WORK INSTRUCTIONS - Look below for the line with "In the photograph, which", and from there restate every line word for word until the entries end.

☆ ☆ ☆ ☆ ☆

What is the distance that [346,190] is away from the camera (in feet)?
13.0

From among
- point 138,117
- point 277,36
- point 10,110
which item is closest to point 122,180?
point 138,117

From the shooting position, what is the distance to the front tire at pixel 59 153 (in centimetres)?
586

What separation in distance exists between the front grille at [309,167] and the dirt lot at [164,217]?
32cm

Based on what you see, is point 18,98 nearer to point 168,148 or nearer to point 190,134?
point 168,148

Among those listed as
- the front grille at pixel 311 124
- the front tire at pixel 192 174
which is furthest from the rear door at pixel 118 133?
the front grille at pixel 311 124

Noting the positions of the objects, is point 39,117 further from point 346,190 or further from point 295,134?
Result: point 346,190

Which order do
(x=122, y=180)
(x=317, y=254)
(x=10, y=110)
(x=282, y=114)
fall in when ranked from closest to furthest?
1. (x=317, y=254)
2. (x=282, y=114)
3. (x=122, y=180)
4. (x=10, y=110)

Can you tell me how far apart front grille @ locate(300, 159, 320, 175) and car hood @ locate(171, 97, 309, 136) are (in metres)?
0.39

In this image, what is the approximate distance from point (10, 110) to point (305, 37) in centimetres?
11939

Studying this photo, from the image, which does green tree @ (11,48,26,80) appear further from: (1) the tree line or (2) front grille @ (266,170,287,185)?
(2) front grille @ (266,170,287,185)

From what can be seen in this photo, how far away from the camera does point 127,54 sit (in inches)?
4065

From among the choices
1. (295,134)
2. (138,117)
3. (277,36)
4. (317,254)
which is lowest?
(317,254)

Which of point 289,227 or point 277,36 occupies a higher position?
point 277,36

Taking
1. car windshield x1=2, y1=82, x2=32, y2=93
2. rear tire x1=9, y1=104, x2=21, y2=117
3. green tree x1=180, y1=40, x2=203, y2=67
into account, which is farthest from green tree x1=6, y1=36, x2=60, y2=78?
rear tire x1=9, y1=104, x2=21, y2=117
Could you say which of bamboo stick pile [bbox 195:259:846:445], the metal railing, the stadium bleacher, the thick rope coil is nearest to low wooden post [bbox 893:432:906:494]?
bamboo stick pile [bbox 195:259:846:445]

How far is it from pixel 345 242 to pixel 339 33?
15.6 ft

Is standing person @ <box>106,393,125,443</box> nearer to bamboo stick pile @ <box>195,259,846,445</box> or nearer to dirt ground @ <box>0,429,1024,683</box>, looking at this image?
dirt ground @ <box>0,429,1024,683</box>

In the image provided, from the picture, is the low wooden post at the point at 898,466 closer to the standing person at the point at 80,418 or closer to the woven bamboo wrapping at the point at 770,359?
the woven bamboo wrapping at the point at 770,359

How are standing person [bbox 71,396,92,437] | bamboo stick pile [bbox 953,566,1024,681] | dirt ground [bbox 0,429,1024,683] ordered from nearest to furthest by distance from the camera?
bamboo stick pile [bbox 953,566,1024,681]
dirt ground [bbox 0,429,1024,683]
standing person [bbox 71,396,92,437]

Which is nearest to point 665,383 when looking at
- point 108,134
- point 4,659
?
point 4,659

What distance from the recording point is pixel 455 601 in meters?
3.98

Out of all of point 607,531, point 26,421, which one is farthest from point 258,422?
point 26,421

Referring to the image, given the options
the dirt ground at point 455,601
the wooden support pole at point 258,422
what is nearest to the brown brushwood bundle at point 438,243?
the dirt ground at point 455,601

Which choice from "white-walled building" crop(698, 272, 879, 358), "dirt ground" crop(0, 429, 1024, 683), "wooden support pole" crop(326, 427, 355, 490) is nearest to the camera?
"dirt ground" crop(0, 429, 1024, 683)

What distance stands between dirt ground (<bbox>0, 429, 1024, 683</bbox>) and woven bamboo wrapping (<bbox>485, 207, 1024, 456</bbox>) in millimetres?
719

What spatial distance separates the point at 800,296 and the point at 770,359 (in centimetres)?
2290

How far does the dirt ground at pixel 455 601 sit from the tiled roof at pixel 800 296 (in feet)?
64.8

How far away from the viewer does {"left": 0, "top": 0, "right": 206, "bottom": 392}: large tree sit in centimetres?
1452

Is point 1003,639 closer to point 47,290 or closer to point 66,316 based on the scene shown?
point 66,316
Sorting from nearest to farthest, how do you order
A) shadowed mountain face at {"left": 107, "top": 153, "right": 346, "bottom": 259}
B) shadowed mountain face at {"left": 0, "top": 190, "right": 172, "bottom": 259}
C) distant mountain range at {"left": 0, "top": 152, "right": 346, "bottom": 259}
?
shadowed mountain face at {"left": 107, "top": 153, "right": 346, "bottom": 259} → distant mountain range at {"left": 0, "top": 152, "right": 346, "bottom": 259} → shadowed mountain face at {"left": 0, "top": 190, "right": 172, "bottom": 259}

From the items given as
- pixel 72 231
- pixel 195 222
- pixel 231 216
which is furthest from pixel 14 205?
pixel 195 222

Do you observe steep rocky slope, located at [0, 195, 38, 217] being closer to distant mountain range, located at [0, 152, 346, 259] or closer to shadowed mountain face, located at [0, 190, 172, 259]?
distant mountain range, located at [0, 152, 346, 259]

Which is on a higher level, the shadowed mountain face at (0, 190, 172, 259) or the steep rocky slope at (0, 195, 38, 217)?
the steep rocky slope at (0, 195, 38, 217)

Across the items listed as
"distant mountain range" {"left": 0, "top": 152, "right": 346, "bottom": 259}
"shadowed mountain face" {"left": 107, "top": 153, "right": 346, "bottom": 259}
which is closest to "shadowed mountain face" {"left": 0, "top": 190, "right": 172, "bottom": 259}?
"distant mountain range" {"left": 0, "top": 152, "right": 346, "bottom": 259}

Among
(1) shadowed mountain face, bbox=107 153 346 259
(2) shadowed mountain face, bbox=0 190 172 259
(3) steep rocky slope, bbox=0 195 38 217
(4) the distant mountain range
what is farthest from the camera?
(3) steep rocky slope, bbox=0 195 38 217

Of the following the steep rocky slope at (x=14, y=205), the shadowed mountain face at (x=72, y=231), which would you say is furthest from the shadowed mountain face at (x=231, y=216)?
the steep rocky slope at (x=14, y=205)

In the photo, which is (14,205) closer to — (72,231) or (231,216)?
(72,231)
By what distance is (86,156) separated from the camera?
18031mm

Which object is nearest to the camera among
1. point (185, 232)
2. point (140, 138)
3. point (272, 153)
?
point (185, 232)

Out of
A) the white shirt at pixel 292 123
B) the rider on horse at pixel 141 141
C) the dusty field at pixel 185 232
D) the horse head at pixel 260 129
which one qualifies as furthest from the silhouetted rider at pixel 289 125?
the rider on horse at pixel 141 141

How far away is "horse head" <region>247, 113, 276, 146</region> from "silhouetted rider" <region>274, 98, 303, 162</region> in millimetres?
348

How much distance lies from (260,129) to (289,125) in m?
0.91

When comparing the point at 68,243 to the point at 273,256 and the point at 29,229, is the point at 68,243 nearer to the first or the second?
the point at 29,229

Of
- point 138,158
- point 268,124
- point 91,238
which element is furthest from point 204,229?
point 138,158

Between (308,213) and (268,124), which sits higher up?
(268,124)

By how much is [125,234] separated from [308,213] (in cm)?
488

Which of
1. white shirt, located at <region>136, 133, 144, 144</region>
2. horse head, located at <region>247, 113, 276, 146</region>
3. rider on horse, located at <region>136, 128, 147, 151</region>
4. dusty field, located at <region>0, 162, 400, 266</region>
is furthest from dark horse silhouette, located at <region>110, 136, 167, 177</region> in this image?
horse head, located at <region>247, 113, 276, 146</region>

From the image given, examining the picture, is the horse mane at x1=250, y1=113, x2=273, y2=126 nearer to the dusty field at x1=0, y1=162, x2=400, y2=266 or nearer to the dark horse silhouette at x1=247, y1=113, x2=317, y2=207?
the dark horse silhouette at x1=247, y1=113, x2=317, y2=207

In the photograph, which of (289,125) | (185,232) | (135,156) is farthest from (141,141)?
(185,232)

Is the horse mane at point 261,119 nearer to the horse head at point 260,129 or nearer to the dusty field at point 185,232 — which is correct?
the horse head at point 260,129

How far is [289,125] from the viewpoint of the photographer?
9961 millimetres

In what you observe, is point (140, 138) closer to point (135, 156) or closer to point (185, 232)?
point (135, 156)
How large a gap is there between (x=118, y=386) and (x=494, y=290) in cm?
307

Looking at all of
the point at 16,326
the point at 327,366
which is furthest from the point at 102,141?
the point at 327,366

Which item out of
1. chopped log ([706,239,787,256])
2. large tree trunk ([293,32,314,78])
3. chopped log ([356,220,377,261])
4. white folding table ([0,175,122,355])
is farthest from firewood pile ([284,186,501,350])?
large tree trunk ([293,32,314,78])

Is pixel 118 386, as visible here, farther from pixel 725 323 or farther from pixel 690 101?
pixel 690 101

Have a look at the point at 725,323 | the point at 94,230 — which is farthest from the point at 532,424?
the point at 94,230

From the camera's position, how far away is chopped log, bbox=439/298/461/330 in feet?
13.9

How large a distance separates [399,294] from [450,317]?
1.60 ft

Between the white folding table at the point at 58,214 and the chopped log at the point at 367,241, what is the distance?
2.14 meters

☆ ☆ ☆ ☆ ☆

RESULT OF THIS EXERCISE -
In the photograph, which of (289,125) | (185,232) | (135,156) is farthest from (141,141)?
(185,232)

Is the horse mane at point 261,119 nearer to the horse head at point 260,129 or nearer to the dusty field at point 185,232 — which is correct?
the horse head at point 260,129

How far is [289,125] from the viewpoint of the photographer?
9961 millimetres

In what you observe, is point (140, 138) closer to point (135, 156) or closer to point (185, 232)?
point (135, 156)
How large a gap is there between (x=118, y=386) and (x=494, y=290) in cm?
307

Looking at all of
the point at 16,326
the point at 327,366
which is furthest from the point at 102,141?
the point at 327,366

Which item out of
1. chopped log ([706,239,787,256])
2. large tree trunk ([293,32,314,78])
3. chopped log ([356,220,377,261])
4. white folding table ([0,175,122,355])
is farthest from firewood pile ([284,186,501,350])?
large tree trunk ([293,32,314,78])

Is pixel 118 386, as visible here, farther from pixel 725 323 or farther from pixel 690 101?
pixel 690 101

Have a look at the point at 725,323 | the point at 94,230 — which is farthest from the point at 532,424?
the point at 94,230

From the camera's position, how far away is chopped log, bbox=439/298/461/330 in feet?
13.9

How large a distance separates [399,294] from [450,317]?
1.60 ft

Between the white folding table at the point at 58,214 and the chopped log at the point at 367,241, what is the distance?
2.14 meters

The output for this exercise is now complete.